' Modern 'Pods' Give a Log Cabin Compromise

A millennium-old conundrum for families — and extended families — is that while of course everybody loves one another and wants to spend some time together, sometimes people just want their distance. That was true when a Spokane, Washington, couple and their two grown children — one’s married with three children, the other is one chef — decided to pool resources and build a family holiday cabin on Lake Coeur d’Alene in nearby northern Idaho.

However, how do four individuals from two generations with varying needs and styles create a dream home together? Architect Matthew Collins of Uptic Studios responded with what he predicts pods — different regions in the house that afford privacy, with a fantastic space as the main interacting area.

in a Glance
Who lives here: That is a holiday home for a couple in their 60s and their children and grandkids.
Location: Coeur d’Alene, Idaho (about Half an Hour east of Spokane, Washington)
Size: 3,200 square feet (4 pods, 750 square feet each, plus a 200-square-foot bridge); 5 bedrooms, 4 1/2 bathrooms
Budget: About $250 per square foot, not including extensive site function to divert a underground spring

Uptic Studios

Collins had to find the joyful design medium for the two generations. The elderly couple needed a more traditional log cabin style. Their children wanted something more contemporary. They finished up with a contemporary interpretation of a log cabin that mixes concrete floors, a pine wood ceiling and metal accents.

And while everybody has different private pod areas, they all interact in the spacious living, dining and kitchen spaces.

Inverted steel poles and tension bars pull on the ceiling beam, so forcing it up to help support the pine-covered cantilever roof. Without this intelligent system, Collins says, a much bigger beam could have been required.

Uptic Studios

The family likes to cook and entertain, so they wanted the dining and kitchen space to be designed more for social gathering than formal dining.

A miniature storefront door acts as a window that fully opens to link the kitchen into an external deck.

Uptic Studios

The window also acts as a serving channel and bar area, letting guests on the large ipe wood deck to engage with those from the kitchen.

Uptic Studios

The concrete’s feel on the towering fireplace stems in a old-school board-form process from 200 decades ago, Collins says.
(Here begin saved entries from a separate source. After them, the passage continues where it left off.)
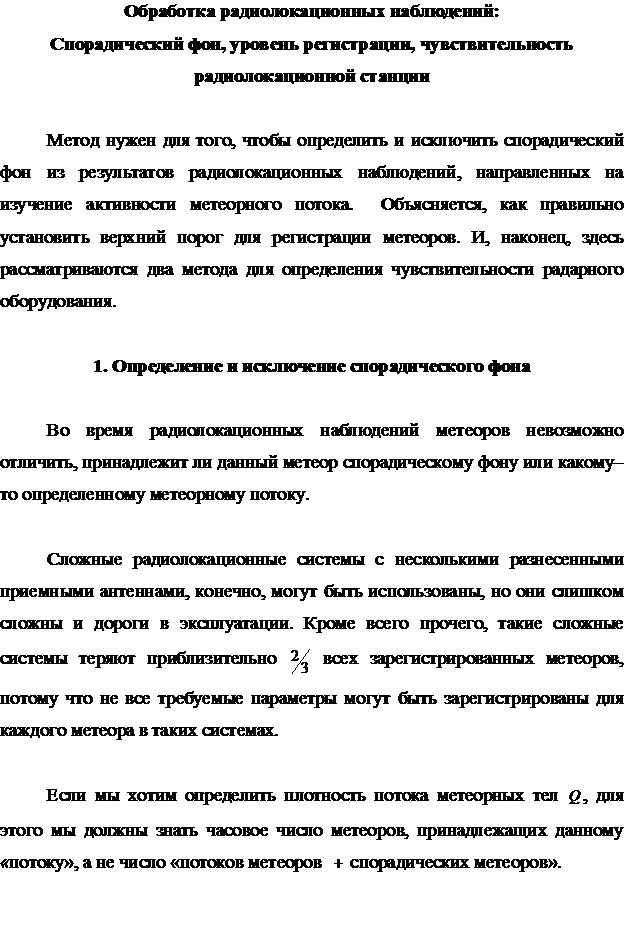 Обработка радиолокационных наблюдений:
Спорадический фон, уровень регистрации, чувствительность радиолокационной станции

Метод нужен для того, чтобы определить и исключить спорадический фон из результатов радиолокационных наблюдений, направленных на изучение активности метеорного потока. Объясняется, как правильно установить верхний порог для регистрации метеоров. И, наконец, здесь рассматриваются два метода для определения чувствительности радарного оборудования.

1. Определение и исключение спорадического фона

Во время радиолокационных наблюдений метеоров невозможно отличить, принадлежит ли данный метеор спорадическому фону или какому–то определенному метеорному потоку.

Сложные радиолокационные системы с несколькими разнесенными приемными антеннами, конечно, могут быть использованы, но они слишком сложны и дороги в эксплуатации. Кроме всего прочего, такие сложные системы теряют приблизительно $\frac{2}{3}$ всех зарегистрированных метеоров, потому что не все требуемые параметры могут быть зарегистрированы для каждого метеора в таких системах.

Если мы хотим определить плотность потока метеорных тел $Q$, для этого мы должны знать часовое число метеоров, принадлежащих данному «потоку», а не число «потоков метеоров + спорадических метеоров».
Numerous sizes of plywood are piled up, creating a form that is then filled with concrete. Once it has hardened, the boards are ripped off, exposing the grain of their wood detail and plank lines on the concrete.

Rain screen–style fir wood panels make up the interior walls. Here they’re placed over drywall that’s been painted.

Uptic Studios

The elder couple are big contributors and wanted a silent library space in their pod. Collins worked to incorporate the built-in casework, painting it white to create negative space that highlights the warm wood.

The mix of wood with concrete, and taxidermy with a contemporary couch, strikes the balance of traditional and contemporary that Collins was aiming for.

Uptic Studios

The older couple’s bedroom feels expertly joined to the lake, with big windows that tug light into a private balcony that delivers a 270-degree view of the serene water.

2 frosted-glass doors direct into the library, letting light through but additionally allowing privacy.

Uptic Studios

A sliding door allows the senior couple shut their glider off from the remainder of the house.

Barn door components: Krownlab

Uptic Studios

The daughter and her husband and three children occupy the bottom floor of one of the pods. It’s a kitchenette, washer-dryer, dining nook, bedroom and bunk room.

Staircase: Burly Products

Uptic Studios

The younger couple’s bedroom has double doors that completely open up to a little patio and staggering views of the lake.

Uptic Studios

The kids’ bunk room can sleep six.

Uptic Studios

A lot of the design in the area is a reply the intense seasons: over 100 degrees Fahrenheit in the summer, under zero in the winter. This causes an aesthetic that bears some “beefiness,” as Collins puts it.

A large cantilevered roof shields the house and its cantilevered deck distances from sun, snow and rain, with a design philosophy that keeps the structure vulnerable.

The underside of the roofing is pine; it carries into the interior of the house to develop into the ceiling.

Uptic Studios

Four pods — two wings with two pods one in addition to the other — are joined by an interior bridge, creating a dog-bone shape, Collins says. One of the pods is your combined living, dining and kitchen spaces; it opens into an expansive deck. The other pods would be the personal bedroom locations.

The land posed many challenges. Not only is it sloped and narrow, but a natural spring runs beneath the hillside. “You can poke the dirt anywhere and water could come out,” Collins says. This resulted in the two-part design. “I would really like to say it had been my own genius,” he says. “However it was just reacting to these variables.”

A comprehensive drainage system was installed to divert water around the base.

Uptic Studios

Wanting to maximize outdoor space, Collins avoided using columns on the deck. Instead he designed this steel beam program to support the cantilevered roof and permit windows to extend all of the way to the ceiling.